* [Task instructions]:
A – Decide whether each statement below agrees with the TensorFlow assignment code. For each, answer yes or no and quote the words of the text that settle it. (i) Variables and placeholders left without the tf.float32 datatype will make the code fail some tests. (ii) The file "train.py" trains the network on the CIFAR dataset. (iii) The perceptron's weight variable is to be initialized as all zeros.
B – Reproduce the records word for word, from their first line up to and including the line containing "115L30 117V118H38L40 115V106H39V102L35".

* [Reading text]:
|---|

Untitled

"""
All tensorflow objects, if not otherwise specified, should be explicity
created with tf.float32 datatypes. Not specifying this datatype for variables and
placeholders will cause your code to fail some tests.

You do not need to import any other libraries for this assignment.

Along with the provided functional prototypes, there is another file,
"train.py" which calls the functions listed in this file. It trains the
specified network on the MNIST dataset, and then optimizes the loss using a
standard gradient decent optimizer. You can run this code to check the models
you create in part II.
"""

import tensorflow as tf

##############################################
# Ambrose Hill z3470165 COMP9444 Assigment 1 #
##############################################

""" PART I """

def add_consts():
    """
    EXAMPLE:
    Construct a TensorFlow graph that declares 3 constants, 5.1, 1.0 and 5.9
    and adds these together, returning the resulting tensor.
    """
    c1 = tf.constant(5.1,dtype=tf.float32)
    c2 = tf.constant(1.0,dtype=tf.float32)
    c3 = tf.constant(5.9,dtype=tf.float32)
    a1 = tf.add(c1, c2)
    af = tf.add(a1, c3)
    return af


def add_consts_with_placeholder():
    """
    Construct a TensorFlow graph that constructs 2 constants, 5.1, 1.0 and one
    TensorFlow placeholder of type tf.float32 that accepts a scalar input,
    and adds these three values together, returning as a tuple, and in the
    following order:
    (the resulting tensor, the constructed placeholder).
    """
    c1 = tf.constant(5.1,dtype=tf.float32)
    c2 = tf.constant(1.0,dtype=tf.float32)
    c3 = tf.placeholder(tf.float32)

    a1 = tf.add(c1,c2)
    af = tf.add(a1,c3)

    return af, c3


def my_relu(in_value):
    """
    Implement a ReLU activation function that takes a scalar tf.placeholder as input
    and returns the appropriate output. For more information see the assignment spec.
    """
    c0 = tf.constant(0.0,dtype=tf.float32)
    def f1(): return tf.constant(0.0,dtype=tf.float32)
    def f2(): return in_value
    out_value = tf.cond(tf.less(in_value,c0),f1,f2)

    return out_value


def my_perceptron(x):
    """
    Implement a single perception that takes four inputs and produces one output,
    using the RelU activation function you defined previously.

    Specifically, implement a function that takes a list of 4 floats x, and
    creates a tf.placeholder the same length as x. Then create a trainable TF
    variable that for the weights w. Ensure this variable is
    set to be initialized as all ones.

    Multiply and sum the weights and inputs following the peceptron outlined in the
    lecture slides. Finally, call your relu activation function.

|---|

* [Listing]:
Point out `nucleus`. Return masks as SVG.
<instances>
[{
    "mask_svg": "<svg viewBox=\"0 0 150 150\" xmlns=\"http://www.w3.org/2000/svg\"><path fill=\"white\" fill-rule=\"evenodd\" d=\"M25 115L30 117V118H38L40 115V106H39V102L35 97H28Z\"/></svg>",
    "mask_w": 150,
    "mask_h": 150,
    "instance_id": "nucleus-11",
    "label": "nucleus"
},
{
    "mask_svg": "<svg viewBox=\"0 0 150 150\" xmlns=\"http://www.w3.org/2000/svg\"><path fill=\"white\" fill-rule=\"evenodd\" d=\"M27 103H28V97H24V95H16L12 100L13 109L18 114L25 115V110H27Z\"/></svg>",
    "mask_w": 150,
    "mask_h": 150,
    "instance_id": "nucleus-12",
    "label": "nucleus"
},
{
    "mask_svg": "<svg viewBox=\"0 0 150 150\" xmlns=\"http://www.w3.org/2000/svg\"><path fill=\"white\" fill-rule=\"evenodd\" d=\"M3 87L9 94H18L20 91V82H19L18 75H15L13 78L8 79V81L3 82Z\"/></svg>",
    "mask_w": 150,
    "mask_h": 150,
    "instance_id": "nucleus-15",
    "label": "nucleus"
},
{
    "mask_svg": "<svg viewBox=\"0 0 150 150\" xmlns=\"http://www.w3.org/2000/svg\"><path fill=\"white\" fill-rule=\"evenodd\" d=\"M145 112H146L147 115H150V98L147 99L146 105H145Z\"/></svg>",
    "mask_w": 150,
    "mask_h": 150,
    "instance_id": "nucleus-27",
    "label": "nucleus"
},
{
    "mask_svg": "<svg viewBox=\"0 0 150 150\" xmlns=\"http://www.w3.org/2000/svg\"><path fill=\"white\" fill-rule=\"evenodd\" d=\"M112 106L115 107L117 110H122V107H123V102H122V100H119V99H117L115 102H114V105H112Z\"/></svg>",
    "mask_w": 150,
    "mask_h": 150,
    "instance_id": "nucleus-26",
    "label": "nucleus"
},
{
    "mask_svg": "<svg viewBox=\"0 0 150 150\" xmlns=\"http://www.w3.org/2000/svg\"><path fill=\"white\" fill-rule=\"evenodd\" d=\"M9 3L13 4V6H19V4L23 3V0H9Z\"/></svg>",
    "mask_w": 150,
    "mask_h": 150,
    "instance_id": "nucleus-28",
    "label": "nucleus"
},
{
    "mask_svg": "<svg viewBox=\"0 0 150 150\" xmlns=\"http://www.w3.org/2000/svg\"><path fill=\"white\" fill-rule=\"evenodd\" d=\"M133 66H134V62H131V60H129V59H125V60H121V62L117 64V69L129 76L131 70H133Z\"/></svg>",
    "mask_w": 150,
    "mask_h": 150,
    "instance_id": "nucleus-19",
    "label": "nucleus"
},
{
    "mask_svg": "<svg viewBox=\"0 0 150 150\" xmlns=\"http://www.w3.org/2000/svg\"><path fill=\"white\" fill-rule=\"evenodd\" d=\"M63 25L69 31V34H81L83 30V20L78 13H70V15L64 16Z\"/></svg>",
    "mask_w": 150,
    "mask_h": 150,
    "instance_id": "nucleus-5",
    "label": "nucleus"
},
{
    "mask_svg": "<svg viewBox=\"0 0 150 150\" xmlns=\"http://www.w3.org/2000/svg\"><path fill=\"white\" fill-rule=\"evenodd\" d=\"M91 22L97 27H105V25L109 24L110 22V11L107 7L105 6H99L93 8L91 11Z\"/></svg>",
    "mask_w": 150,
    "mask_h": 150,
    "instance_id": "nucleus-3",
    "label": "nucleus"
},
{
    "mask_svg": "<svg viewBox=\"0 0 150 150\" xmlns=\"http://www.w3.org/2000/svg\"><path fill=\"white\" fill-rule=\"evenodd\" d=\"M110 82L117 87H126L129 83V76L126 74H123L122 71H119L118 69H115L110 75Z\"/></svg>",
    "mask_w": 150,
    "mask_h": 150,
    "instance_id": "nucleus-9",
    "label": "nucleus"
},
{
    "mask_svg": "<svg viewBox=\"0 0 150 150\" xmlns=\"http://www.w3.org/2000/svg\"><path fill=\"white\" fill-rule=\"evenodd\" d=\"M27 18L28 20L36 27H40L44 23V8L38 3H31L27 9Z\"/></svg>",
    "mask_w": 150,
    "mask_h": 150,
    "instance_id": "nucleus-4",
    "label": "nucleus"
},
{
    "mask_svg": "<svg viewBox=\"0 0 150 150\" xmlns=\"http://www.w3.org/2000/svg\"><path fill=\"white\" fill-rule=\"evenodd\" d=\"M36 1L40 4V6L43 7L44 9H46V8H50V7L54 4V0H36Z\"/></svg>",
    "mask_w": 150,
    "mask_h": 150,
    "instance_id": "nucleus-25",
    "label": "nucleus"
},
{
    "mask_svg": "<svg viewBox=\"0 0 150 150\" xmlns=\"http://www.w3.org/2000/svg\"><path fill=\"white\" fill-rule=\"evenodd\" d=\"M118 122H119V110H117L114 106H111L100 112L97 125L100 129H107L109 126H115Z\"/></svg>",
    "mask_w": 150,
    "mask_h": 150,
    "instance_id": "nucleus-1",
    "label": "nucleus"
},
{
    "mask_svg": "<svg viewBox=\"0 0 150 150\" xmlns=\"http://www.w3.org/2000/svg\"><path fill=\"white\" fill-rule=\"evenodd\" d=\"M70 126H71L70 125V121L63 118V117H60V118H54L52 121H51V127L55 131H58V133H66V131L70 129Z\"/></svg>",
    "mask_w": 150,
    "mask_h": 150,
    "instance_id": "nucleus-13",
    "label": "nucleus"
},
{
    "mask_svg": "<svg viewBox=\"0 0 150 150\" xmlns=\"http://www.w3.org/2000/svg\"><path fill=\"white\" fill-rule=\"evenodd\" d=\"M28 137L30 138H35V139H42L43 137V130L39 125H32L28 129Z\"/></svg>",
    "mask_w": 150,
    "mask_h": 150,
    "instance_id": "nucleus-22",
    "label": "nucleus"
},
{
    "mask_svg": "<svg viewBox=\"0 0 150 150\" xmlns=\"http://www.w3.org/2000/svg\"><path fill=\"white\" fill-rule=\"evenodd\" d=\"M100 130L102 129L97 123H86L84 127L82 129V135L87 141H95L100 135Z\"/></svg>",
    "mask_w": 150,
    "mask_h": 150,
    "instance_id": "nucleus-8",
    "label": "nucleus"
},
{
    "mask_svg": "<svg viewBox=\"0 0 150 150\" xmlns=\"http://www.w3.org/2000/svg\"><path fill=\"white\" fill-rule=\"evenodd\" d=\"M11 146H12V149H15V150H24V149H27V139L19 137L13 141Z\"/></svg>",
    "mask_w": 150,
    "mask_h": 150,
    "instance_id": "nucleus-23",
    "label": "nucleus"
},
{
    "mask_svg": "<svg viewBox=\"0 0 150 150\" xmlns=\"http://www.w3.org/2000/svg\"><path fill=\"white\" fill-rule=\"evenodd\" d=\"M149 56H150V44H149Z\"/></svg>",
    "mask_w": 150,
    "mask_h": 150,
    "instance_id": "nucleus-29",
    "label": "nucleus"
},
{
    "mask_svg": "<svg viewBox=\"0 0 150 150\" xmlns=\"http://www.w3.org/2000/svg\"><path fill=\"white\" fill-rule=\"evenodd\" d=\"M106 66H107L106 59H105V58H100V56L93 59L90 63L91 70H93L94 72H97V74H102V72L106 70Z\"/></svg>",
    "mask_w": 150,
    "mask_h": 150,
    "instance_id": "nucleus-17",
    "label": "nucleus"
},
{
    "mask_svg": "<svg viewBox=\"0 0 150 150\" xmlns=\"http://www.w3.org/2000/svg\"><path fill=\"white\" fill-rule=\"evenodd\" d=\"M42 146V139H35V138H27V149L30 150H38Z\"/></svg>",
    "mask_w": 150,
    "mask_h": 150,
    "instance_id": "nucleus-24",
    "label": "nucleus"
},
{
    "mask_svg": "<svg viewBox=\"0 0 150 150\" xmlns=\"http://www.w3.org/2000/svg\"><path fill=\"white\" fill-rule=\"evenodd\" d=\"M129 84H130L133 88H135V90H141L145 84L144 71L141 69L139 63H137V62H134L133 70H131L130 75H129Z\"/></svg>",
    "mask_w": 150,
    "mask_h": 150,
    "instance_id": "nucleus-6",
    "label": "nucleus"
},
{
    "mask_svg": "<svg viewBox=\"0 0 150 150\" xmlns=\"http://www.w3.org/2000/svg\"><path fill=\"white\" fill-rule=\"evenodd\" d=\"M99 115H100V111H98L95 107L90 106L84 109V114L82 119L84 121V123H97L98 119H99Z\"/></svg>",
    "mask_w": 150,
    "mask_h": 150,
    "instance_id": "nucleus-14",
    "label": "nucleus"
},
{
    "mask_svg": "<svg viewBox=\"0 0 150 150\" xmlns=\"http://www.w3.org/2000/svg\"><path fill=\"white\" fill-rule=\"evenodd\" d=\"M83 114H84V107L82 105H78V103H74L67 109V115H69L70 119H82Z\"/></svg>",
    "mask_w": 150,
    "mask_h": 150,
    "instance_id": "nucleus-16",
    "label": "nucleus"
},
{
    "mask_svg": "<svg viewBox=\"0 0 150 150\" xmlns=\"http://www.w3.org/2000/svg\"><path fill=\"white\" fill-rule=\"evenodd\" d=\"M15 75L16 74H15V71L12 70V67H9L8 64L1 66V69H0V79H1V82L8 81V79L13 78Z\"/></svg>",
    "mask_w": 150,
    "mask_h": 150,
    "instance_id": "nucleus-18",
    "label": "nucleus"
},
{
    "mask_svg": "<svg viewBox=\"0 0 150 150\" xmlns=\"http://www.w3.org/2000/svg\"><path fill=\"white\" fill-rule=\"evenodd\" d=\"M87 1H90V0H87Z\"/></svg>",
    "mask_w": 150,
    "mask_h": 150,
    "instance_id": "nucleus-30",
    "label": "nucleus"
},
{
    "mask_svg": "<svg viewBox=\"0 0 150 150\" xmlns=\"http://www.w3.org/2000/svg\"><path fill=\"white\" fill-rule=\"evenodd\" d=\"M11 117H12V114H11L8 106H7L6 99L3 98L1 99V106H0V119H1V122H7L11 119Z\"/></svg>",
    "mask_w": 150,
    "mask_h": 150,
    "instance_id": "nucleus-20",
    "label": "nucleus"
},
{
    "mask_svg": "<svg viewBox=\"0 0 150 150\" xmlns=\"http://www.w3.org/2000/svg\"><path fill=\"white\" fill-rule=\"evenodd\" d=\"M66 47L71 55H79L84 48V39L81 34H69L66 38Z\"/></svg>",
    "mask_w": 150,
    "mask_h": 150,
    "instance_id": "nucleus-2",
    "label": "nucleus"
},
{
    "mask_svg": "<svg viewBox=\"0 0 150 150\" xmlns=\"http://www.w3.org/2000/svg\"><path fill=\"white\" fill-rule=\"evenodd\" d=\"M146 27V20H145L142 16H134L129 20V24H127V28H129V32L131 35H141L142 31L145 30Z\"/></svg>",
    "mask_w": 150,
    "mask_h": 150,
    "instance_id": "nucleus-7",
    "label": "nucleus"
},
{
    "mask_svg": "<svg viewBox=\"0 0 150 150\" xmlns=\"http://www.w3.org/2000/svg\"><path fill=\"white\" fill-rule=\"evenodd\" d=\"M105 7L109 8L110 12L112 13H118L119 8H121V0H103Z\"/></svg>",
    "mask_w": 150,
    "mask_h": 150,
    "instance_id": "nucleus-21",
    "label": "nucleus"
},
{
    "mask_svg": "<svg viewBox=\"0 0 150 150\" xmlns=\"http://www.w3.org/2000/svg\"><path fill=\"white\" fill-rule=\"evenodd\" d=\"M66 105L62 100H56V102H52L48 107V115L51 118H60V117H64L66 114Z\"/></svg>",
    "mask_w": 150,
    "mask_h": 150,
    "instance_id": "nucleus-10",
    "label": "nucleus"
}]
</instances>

|---|

* [Answers]:
A –
(i) Yes: "Not specifying this datatype for variables and placeholders will cause your code to fail some tests."
(ii) No: "It trains the specified network on the MNIST dataset"
(iii) No: "Ensure this variable is set to be initialized as all ones."

B –
Point out `nucleus`. Return masks as SVG.
<instances>
[{
    "mask_svg": "<svg viewBox=\"0 0 150 150\" xmlns=\"http://www.w3.org/2000/svg\"><path fill=\"white\" fill-rule=\"evenodd\" d=\"M25 115L30 117V118H38L40 115V106H39V102L35 97H28Z\"/></svg>",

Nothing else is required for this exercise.